__Task goal__
Copy the records from the line containing "In your assessment, which" through the end of the records, swapping "patterned shower curtain" for "striped shower curtain" and leaving everything else unchanged.

__Information supplied__
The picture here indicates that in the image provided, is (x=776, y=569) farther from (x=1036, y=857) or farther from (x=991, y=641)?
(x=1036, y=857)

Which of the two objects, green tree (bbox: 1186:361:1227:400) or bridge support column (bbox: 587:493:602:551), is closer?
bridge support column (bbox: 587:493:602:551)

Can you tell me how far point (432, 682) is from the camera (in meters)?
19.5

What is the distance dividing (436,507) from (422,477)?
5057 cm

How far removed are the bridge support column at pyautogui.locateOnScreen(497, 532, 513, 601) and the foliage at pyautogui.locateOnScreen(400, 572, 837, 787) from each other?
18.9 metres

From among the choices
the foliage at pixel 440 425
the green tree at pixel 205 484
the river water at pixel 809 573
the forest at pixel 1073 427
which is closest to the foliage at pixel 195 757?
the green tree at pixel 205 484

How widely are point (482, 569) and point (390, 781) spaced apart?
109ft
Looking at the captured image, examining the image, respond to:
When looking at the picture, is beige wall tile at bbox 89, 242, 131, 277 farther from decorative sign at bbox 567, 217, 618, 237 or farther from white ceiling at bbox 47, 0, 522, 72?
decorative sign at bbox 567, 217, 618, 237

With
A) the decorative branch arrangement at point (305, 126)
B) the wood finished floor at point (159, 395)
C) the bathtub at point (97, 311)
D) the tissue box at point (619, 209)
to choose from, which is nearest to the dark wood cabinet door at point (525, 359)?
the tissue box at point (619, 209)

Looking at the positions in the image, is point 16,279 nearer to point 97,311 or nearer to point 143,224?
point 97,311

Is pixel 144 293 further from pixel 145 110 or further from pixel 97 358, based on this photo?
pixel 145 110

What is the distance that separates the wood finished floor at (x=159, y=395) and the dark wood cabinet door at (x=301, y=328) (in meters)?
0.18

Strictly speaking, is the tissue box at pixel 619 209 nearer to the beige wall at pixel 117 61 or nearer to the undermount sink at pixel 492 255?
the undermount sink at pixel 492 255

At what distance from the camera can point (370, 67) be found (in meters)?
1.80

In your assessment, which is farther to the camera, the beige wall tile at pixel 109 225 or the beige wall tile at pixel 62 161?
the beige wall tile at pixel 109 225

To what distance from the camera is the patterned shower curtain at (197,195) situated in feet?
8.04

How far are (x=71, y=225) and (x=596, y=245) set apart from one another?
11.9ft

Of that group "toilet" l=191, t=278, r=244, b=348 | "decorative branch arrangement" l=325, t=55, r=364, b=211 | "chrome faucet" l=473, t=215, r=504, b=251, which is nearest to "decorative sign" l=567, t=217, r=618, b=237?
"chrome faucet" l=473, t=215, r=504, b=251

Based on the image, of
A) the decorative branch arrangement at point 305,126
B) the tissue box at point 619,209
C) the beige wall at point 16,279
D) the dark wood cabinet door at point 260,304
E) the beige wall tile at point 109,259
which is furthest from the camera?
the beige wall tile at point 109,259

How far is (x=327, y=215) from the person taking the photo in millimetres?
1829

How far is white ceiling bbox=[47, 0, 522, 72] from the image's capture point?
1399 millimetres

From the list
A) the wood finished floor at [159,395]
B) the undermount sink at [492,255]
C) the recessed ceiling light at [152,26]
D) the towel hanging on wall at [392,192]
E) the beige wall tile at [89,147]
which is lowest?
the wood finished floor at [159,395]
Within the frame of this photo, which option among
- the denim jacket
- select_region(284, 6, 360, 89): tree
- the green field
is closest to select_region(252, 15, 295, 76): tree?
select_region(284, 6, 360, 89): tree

__Response to this exercise__
In your assessment, which is farther to the camera, the beige wall tile at pixel 109 225 or the beige wall tile at pixel 62 161?
the beige wall tile at pixel 109 225

To what distance from the camera is the striped shower curtain at (197,195) situated in feet?
8.04

How far are (x=71, y=225) and (x=596, y=245) set apart from one another?
11.9ft

Of that group "toilet" l=191, t=278, r=244, b=348 | "decorative branch arrangement" l=325, t=55, r=364, b=211 | "chrome faucet" l=473, t=215, r=504, b=251, which is nearest to "decorative sign" l=567, t=217, r=618, b=237?
"chrome faucet" l=473, t=215, r=504, b=251

Based on the image, of
A) the decorative branch arrangement at point 305,126
B) the tissue box at point 619,209
C) the beige wall at point 16,279
D) the dark wood cabinet door at point 260,304
E) the beige wall tile at point 109,259
which is furthest from the camera?
the beige wall tile at point 109,259

How far is (x=327, y=215) from the person taking the photo in millimetres?
1829

How far is white ceiling bbox=[47, 0, 522, 72] from the image's capture point?
1399 millimetres

From the list
A) the wood finished floor at [159,395]
B) the undermount sink at [492,255]
C) the recessed ceiling light at [152,26]
D) the towel hanging on wall at [392,192]
E) the beige wall tile at [89,147]
which is lowest?
the wood finished floor at [159,395]
Within the frame of this photo, which option among
- the denim jacket
- select_region(284, 6, 360, 89): tree
- the green field
is closest to select_region(252, 15, 295, 76): tree?
select_region(284, 6, 360, 89): tree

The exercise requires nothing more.